Employee contributions are made on a pre-tax basis, meaning that the money is taken out of the employee's paycheck before taxes are withheld. These contributions are subject to annual limits, which are set by the IRS. In 2023, the annual limit for employee contributions to a SIMPLE IRA is $14,000. Employees who are age 50 or older can also make catch-up contributions of up to $3,000.

Employer contributions, on the other hand, are made by the employer on behalf of the employee. These contributions are also subject to annual limits, which are set by the IRS. In 2023, the employer contribution limit for a SIMPLE IRA is 3% of the employee's compensation or $14,000, whichever is less.

It's important to note that if you do offer a SIMPLE IRA to your employees, you must make contributions to the plan on a regular basis. This means that you'll need to set up a system for calculating and making contributions, which can be time-consuming and complex.

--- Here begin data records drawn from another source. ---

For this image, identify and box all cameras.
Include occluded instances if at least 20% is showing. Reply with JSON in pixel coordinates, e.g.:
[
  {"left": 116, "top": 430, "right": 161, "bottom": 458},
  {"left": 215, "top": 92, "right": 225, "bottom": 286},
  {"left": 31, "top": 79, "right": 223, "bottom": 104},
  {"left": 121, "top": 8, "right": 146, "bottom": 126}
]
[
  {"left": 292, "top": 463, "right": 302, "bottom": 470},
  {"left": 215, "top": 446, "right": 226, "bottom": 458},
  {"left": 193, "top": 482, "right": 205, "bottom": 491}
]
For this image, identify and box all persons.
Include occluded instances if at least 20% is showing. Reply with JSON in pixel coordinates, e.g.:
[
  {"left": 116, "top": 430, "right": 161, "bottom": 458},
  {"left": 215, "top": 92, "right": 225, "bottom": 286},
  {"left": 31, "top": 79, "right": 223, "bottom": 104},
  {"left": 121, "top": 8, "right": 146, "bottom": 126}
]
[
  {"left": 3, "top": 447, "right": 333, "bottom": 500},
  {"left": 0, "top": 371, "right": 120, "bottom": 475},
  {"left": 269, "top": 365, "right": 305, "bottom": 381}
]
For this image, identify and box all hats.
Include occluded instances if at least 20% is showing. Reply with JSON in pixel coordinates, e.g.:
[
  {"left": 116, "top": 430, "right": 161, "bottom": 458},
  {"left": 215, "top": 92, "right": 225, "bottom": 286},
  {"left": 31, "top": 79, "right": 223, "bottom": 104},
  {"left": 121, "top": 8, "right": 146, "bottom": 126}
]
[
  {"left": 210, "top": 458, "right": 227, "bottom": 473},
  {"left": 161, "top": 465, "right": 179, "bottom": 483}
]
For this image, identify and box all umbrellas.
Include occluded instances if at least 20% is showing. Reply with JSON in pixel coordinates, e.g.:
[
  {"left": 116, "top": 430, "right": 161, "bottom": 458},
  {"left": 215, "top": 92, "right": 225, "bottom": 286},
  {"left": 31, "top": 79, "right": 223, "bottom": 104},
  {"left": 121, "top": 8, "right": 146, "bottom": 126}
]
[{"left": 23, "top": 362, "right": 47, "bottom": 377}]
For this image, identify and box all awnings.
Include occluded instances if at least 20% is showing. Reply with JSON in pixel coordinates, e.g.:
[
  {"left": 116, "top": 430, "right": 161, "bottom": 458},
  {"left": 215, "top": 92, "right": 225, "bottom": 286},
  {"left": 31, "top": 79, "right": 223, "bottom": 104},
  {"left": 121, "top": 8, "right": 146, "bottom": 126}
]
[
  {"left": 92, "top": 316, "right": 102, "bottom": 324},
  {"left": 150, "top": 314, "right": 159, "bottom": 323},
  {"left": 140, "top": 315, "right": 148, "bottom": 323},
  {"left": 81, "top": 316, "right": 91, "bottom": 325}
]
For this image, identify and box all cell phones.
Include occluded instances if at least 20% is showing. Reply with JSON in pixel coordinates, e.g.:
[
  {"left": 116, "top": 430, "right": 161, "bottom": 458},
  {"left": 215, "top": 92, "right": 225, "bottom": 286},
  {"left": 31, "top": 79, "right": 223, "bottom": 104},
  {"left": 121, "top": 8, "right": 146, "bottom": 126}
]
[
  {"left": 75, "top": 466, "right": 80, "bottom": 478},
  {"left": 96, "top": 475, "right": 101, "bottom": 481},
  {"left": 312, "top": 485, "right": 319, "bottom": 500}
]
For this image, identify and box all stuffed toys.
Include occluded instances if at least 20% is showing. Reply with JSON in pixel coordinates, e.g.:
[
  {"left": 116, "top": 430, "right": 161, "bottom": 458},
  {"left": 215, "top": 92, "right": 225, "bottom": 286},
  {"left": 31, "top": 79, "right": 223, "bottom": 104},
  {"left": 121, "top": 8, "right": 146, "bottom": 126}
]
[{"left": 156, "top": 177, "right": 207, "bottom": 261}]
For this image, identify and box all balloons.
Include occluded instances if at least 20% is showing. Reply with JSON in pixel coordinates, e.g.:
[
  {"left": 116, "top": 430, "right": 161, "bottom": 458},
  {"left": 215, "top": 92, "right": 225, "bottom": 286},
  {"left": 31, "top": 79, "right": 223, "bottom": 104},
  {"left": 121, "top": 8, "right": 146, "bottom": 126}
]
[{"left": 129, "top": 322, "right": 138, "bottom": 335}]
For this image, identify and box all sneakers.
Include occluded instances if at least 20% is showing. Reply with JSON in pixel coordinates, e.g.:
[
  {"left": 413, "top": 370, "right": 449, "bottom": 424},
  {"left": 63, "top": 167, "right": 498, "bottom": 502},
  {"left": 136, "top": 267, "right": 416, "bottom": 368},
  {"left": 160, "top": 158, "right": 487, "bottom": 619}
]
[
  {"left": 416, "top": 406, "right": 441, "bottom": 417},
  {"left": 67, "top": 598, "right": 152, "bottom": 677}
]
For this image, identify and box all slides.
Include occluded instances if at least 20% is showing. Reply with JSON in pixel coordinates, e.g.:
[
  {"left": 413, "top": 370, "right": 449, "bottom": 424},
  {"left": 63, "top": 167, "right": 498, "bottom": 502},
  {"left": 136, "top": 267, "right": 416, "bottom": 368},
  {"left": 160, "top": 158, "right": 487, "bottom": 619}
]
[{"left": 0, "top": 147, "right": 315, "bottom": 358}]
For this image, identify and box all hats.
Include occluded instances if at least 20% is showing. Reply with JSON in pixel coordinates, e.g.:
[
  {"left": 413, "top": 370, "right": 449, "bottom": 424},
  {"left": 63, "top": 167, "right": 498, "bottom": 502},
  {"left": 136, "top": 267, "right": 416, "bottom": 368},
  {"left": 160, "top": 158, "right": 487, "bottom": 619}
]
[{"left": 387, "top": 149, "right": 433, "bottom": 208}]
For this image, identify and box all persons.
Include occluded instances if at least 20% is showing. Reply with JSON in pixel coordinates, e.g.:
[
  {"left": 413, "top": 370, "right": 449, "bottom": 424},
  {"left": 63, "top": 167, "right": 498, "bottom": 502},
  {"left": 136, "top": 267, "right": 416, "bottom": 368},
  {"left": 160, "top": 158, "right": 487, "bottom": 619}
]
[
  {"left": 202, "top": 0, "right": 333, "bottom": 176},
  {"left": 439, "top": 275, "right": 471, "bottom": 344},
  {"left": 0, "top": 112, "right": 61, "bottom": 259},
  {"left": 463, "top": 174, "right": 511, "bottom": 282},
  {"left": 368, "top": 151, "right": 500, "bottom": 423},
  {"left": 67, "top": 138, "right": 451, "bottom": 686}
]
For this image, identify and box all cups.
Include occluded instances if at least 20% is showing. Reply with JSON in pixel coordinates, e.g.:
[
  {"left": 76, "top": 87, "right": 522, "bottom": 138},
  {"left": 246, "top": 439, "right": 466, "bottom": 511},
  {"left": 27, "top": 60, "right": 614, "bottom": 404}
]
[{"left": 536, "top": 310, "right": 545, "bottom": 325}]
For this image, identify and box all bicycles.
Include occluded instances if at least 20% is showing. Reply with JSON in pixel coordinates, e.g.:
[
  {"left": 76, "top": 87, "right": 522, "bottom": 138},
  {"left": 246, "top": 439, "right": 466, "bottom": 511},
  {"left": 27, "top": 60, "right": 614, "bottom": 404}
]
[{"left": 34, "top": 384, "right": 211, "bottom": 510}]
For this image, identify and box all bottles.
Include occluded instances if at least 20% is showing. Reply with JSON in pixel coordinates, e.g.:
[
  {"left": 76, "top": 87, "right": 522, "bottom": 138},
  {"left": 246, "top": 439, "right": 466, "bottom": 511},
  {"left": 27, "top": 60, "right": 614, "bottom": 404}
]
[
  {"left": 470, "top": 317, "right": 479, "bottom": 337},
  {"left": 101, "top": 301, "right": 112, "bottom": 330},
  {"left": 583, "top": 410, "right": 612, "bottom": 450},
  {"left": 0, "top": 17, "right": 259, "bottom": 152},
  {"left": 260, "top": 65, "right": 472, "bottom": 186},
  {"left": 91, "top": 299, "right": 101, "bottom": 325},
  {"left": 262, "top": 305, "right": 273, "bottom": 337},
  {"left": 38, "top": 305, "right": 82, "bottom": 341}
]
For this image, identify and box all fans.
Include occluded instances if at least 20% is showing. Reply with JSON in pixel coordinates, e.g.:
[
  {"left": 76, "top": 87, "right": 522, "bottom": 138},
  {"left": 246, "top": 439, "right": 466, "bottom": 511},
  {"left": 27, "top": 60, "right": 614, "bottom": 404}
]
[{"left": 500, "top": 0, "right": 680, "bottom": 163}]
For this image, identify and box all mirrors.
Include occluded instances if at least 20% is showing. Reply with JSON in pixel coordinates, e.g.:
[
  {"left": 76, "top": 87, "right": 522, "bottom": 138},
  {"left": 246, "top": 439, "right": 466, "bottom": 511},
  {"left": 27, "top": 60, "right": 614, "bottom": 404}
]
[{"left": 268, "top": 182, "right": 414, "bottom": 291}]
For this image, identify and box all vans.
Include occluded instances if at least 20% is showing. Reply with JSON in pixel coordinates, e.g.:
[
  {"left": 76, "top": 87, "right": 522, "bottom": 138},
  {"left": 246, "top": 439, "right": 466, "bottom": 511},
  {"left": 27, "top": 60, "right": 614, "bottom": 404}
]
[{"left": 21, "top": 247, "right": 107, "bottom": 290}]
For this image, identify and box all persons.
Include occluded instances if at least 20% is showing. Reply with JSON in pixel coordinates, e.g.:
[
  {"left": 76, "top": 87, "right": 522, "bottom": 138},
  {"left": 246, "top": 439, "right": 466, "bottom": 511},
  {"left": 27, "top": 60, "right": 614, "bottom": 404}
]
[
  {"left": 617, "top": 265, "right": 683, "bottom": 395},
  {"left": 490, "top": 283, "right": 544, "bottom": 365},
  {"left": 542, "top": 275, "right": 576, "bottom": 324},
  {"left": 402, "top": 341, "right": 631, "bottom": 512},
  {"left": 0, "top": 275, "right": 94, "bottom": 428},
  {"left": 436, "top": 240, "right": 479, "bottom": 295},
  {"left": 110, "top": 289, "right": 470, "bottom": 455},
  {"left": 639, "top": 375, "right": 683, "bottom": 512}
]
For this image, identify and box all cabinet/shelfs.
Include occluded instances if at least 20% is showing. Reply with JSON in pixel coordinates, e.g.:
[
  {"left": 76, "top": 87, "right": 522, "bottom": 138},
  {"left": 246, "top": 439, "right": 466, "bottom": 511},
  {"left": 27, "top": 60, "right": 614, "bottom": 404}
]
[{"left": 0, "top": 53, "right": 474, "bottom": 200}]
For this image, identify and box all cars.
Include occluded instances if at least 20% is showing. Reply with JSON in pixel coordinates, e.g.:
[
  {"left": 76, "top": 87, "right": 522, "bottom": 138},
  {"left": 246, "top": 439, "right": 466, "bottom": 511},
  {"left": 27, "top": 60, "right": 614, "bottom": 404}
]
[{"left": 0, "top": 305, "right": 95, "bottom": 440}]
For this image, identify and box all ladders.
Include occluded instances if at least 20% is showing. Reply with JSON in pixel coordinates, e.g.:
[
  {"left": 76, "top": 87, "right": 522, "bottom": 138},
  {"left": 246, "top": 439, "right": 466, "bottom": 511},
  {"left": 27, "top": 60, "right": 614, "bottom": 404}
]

In conclusion, if you're looking to establish a SIMPLE IRA for your employees, you do not need to establish one for all owners of your business. Only employees must be included in SIMPLE IRAs, and silent partners and other owners who do not participate in the business or draw wages do not need to be included. However, if you do offer a SIMPLE IRA to your employees, you must make contributions on their behalf, and you'll need to set up a system for calculating and making those contributions on a regular basis.